Enviada em 22/10/2024

O conceito “Banalidade do mal”, da filósofa alemã Hannah Arendt, aborda como a não consciência das pessoas pelo mal presente no cotidiano, fere não só a elas, mas também a população. Consequentemente, o crescimento dos desafios para a preservação do patrimônio nacional, torna - se uma banalidade, uma vez que são encontradas práticas repulsivas sociais e estruturais. Dessa forma, são pontuados os desafios dessa problemática: os danos causados pela sociedade e a displicência governamental.

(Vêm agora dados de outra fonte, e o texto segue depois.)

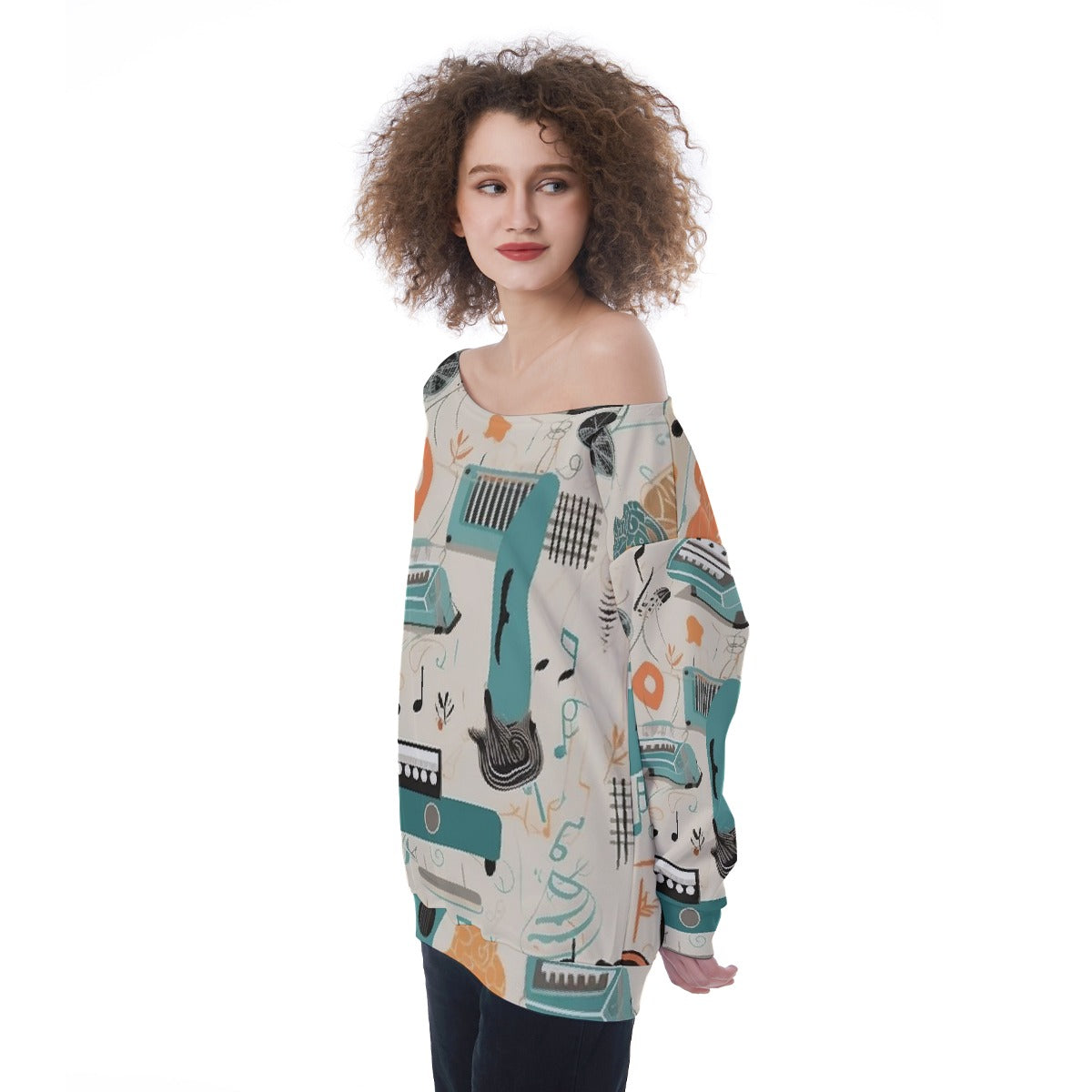 All-Over Print Oversized Women's Off-Shoulder Sweatshirt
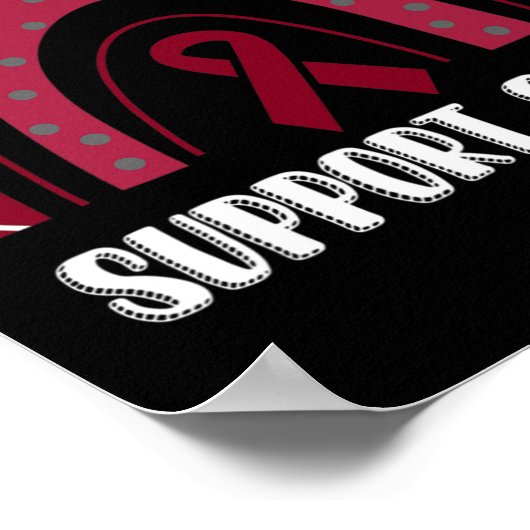 Support Squad Rainbow Burgundy Brain Aneurysm Awar Poster (Hoek)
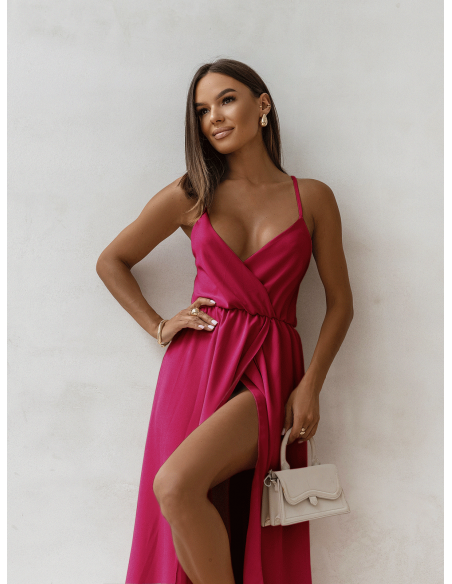 Sukienka maxi na ramiączkach SENTILA - fuksjowa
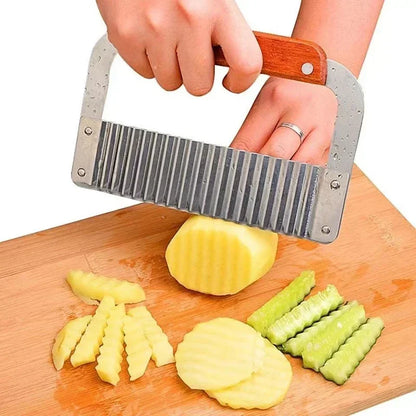 Stainless Steel Wavy Blade Potato Crinkle Cutter with Wooden Handle - Potato Chip Slicer & Vegetable Chopper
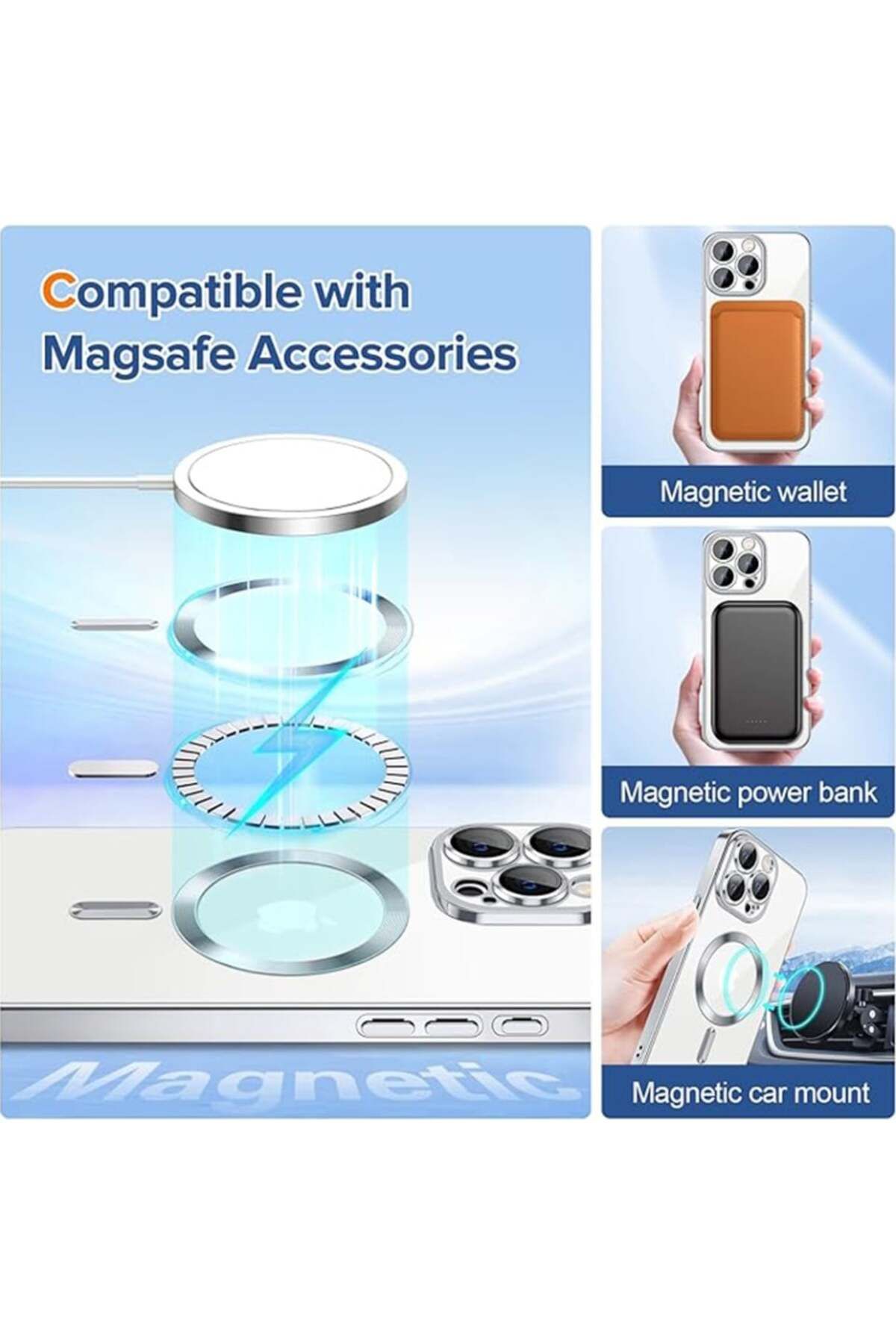SKYDDAR INNOVATION-Husă pentru iPhone 15 Pro Max, Luxury Shield Magsafe, protecție antișoc, argintie, set autocolante 5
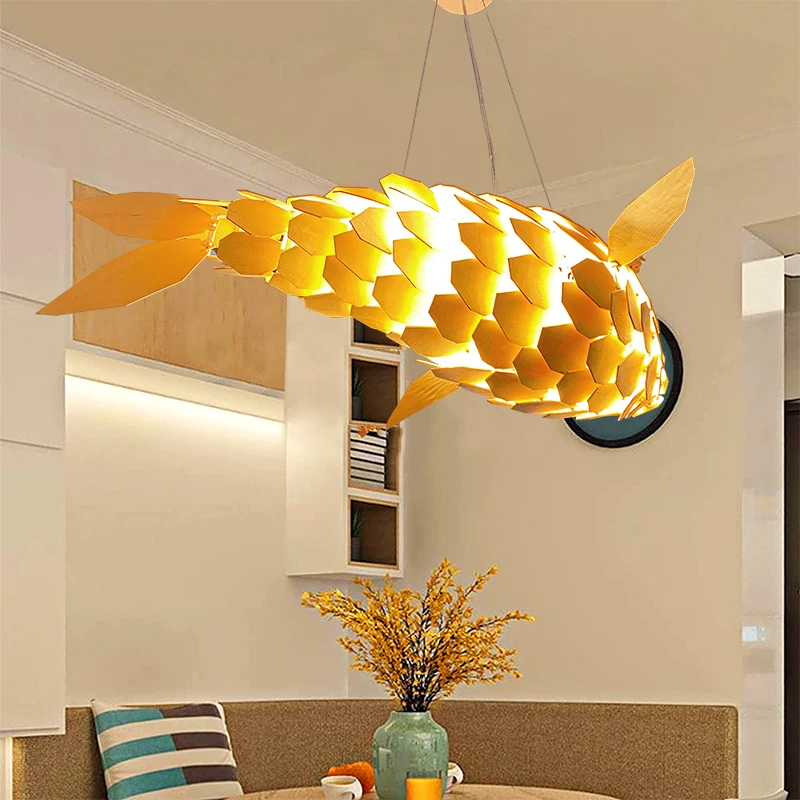 Wabi Sabi Handmade Wooden Fish Pendant Light Japanese Vintage LED hanging Light Living Room Hotel Lobby Club Dining Room Lights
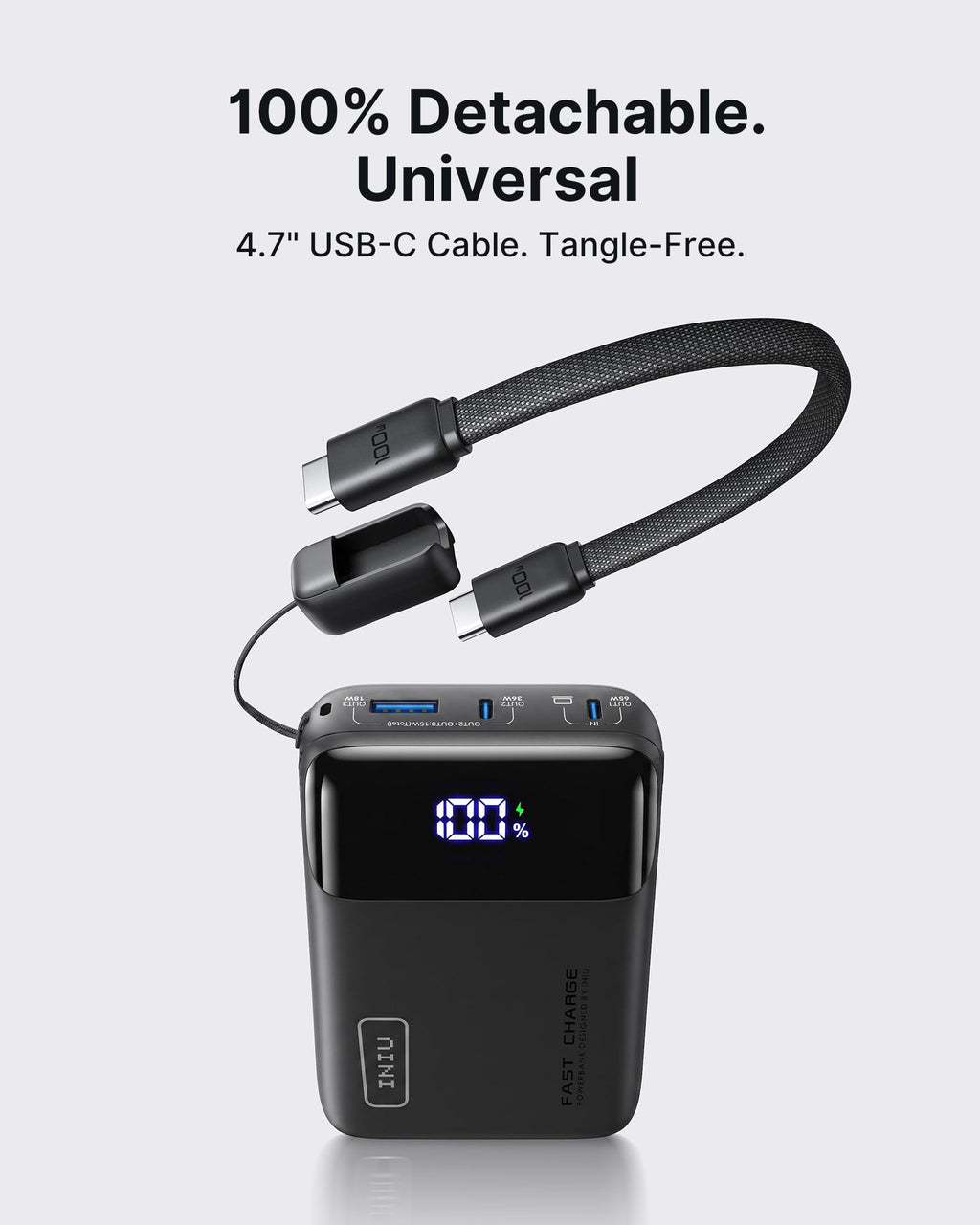 INIU 20000mAh Laptop Power Bank, Ultra Compact 65W PD Dual Fast Charging Portable Charger, TSA Approved Battery Pack with USB C Cable for Travel MacBook iPad Tablet Switch iPhone 17 16 Pro Samsung S25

Sob esse viés analítico, a princípio, nota - se que as práticas desenfreadas da população em locais que são de preservação histórica, como o vandalismo no atual cenário brasieliro é um fator proeminente à perpetuação dessa adversidade. . A partir dessa perspectiva, o conceito “Cidadania” de Thomas Marshall, destaca que a garantia dos direitos políticos, civis e sociais devem ser primordialmente proporcionados à sociedade. Seguindo essa linha de raciocínio, essas condições ambientais hostis prejudicam os indivíduos. Com isso, é essencial medidas de mitigação dessa problemática.

Outrossim, vale ressaltar que a falha estatal em não condicionar mudanças a essa estatura, enquanto provedor de melhorias, acarreta na continuação dessa conjuntura hostil. Acerca disso, isso acontece porque é visível a procrastinação governamental de desenvolver recursos para a preservação do meio histórico. Isso é exemplificado com o fechamento do museu nacional do Rio de Janeiro após o incêndio. Em decorrência dessa diligência, como aborda Norberto Bobbio, no livro “Crise do Estado”, o estado se mostra incapaz de fazer frente aos requerimentos da sociedade e por ele provocados. Logo, é fundamental que haja políticas públicas.

Portanto, deve ao Ministério da Comunicação, desenvolver campanhas sobre a importância da preservação do patrimônio histórico nas redes sociais, por meio das verbas do Estado, com o objetivo de aumentar a taxa de indivíduos que possuem acesso ao conhecimento. Ademais,cabe ao Ministério Público, pressionar o Estado para maior investimento de recursos de proteção aos locais nacionais, por intermédio de poderes governamentais, com o objetivo de diminuir o desgaste desses locais.